— Begin —
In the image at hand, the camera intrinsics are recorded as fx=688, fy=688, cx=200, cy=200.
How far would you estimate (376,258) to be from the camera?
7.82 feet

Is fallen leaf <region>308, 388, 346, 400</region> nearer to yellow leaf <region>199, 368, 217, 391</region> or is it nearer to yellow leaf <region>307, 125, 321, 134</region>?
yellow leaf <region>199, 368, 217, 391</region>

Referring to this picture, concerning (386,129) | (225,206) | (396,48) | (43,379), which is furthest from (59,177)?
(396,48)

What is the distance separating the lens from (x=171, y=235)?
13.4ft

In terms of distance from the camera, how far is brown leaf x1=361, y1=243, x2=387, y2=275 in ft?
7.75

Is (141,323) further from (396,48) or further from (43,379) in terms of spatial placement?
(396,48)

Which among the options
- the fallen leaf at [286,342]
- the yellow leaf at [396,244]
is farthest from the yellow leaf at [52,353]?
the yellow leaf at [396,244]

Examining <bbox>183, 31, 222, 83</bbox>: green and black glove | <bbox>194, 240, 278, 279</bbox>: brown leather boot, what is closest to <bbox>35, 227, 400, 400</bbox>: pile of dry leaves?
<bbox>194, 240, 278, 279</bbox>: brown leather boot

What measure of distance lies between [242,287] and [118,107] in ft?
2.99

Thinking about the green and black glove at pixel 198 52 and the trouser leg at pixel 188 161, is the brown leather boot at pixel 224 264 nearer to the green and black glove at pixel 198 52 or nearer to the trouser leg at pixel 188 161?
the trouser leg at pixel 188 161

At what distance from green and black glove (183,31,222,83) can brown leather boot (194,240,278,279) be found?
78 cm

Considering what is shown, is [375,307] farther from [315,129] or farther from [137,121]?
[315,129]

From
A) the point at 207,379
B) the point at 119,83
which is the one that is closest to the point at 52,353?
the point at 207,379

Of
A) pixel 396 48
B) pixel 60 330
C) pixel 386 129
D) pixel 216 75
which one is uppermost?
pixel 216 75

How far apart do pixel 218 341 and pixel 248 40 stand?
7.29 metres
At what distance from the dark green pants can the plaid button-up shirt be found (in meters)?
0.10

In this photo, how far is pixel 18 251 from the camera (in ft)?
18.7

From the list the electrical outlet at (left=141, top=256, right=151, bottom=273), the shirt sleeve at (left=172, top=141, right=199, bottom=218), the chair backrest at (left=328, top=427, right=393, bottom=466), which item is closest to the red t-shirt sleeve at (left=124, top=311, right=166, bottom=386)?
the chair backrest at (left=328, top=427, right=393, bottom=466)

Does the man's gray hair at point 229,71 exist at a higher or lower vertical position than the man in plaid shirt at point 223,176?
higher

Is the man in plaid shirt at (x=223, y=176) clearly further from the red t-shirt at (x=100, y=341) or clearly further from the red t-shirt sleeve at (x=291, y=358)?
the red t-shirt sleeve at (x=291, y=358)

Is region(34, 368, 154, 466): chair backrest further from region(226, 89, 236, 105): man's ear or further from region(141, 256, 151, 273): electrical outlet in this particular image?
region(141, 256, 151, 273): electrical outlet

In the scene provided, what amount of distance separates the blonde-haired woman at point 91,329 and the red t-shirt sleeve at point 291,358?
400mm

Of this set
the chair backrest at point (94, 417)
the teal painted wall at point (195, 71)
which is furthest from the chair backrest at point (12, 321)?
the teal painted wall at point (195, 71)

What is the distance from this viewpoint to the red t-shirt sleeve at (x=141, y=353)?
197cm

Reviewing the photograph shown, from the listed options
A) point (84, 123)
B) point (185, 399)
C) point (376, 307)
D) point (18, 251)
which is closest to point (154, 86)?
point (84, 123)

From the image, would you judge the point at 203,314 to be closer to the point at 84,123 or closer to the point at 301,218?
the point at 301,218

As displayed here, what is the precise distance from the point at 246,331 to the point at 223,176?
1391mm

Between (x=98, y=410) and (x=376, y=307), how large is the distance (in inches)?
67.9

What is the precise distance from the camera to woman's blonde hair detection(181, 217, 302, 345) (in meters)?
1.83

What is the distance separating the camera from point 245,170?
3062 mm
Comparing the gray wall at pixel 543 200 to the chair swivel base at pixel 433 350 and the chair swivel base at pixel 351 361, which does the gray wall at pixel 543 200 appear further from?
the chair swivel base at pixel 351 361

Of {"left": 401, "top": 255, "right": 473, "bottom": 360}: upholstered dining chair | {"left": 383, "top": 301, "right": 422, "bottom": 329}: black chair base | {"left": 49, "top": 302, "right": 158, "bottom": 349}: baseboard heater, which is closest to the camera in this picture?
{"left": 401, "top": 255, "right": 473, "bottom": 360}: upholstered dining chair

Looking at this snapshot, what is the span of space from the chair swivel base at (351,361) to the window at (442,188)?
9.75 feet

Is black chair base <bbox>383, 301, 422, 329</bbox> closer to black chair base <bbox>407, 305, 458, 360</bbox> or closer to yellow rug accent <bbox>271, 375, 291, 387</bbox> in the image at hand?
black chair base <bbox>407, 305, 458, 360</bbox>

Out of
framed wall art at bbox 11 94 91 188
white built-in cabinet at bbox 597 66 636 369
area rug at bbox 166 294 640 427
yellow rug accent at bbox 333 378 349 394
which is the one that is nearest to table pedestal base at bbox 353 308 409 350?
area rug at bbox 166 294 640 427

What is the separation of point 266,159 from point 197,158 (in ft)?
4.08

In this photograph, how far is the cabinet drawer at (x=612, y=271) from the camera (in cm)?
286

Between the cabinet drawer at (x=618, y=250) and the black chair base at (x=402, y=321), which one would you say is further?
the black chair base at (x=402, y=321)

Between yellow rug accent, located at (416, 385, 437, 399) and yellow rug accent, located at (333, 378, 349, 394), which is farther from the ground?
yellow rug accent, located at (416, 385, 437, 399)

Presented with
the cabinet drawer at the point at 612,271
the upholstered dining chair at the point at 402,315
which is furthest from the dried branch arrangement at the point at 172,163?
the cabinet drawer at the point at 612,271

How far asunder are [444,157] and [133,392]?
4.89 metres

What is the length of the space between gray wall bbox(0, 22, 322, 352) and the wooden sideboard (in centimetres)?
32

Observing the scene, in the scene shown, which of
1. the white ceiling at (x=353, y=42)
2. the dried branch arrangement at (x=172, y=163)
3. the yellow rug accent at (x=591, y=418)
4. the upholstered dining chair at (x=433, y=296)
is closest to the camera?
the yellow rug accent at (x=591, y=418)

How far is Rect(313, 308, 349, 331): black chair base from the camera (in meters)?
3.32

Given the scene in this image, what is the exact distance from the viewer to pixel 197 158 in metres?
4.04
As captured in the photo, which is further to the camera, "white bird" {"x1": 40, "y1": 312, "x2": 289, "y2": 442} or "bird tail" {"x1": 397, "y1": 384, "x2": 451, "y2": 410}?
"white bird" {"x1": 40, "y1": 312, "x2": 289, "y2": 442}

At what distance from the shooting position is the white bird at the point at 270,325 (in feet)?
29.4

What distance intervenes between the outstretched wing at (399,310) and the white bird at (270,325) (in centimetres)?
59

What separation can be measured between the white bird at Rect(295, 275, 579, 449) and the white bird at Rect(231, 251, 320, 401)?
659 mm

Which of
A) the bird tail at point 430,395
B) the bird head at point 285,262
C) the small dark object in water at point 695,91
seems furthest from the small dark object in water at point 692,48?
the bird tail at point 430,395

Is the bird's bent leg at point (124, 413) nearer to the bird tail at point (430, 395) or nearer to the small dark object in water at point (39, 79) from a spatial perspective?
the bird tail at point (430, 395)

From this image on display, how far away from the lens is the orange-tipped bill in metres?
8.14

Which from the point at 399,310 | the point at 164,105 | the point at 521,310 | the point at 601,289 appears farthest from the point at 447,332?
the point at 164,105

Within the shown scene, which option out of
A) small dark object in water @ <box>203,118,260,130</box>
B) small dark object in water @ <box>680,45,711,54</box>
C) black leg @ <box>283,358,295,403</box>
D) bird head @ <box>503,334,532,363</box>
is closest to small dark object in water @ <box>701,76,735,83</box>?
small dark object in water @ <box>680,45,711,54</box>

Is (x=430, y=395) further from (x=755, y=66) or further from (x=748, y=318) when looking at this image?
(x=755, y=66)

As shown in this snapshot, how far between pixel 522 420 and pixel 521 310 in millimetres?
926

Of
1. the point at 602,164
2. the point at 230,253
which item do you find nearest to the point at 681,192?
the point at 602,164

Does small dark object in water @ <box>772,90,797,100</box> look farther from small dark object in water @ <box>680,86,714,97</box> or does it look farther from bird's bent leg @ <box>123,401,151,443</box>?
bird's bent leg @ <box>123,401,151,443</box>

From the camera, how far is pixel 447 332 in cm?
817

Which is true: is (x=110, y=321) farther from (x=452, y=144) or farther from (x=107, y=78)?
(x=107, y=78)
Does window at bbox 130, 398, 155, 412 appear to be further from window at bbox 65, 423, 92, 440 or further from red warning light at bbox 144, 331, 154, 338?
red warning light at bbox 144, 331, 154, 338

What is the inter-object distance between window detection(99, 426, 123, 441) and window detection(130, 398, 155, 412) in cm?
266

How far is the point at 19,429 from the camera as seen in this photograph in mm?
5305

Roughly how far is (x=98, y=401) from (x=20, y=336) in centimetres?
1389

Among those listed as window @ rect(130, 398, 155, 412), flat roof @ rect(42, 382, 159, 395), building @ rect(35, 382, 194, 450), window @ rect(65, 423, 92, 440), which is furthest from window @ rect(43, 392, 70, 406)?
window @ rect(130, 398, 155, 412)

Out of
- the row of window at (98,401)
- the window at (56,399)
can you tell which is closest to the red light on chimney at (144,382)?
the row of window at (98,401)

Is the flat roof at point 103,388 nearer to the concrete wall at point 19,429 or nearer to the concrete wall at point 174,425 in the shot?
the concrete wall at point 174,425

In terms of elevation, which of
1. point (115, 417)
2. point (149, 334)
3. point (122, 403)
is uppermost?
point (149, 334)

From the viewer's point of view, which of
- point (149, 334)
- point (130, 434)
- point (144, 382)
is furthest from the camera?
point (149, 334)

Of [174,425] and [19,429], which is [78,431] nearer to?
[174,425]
— End —
TASK OBJECTIVE: Restate the final lines of the listing above word for word, beginning at the line that contains "Is the flat".

THE OUTPUT:
Is the flat roof at point 103,388 nearer to the concrete wall at point 19,429 or nearer to the concrete wall at point 174,425 in the shot?
the concrete wall at point 174,425

In terms of elevation, which of
1. point (115, 417)
2. point (149, 334)
3. point (122, 403)
is uppermost?
point (149, 334)

From the viewer's point of view, which of
- point (149, 334)
- point (130, 434)
- point (144, 382)
is furthest from the camera?
point (149, 334)

Of [174,425] and [19,429], which is [78,431] nearer to?
[174,425]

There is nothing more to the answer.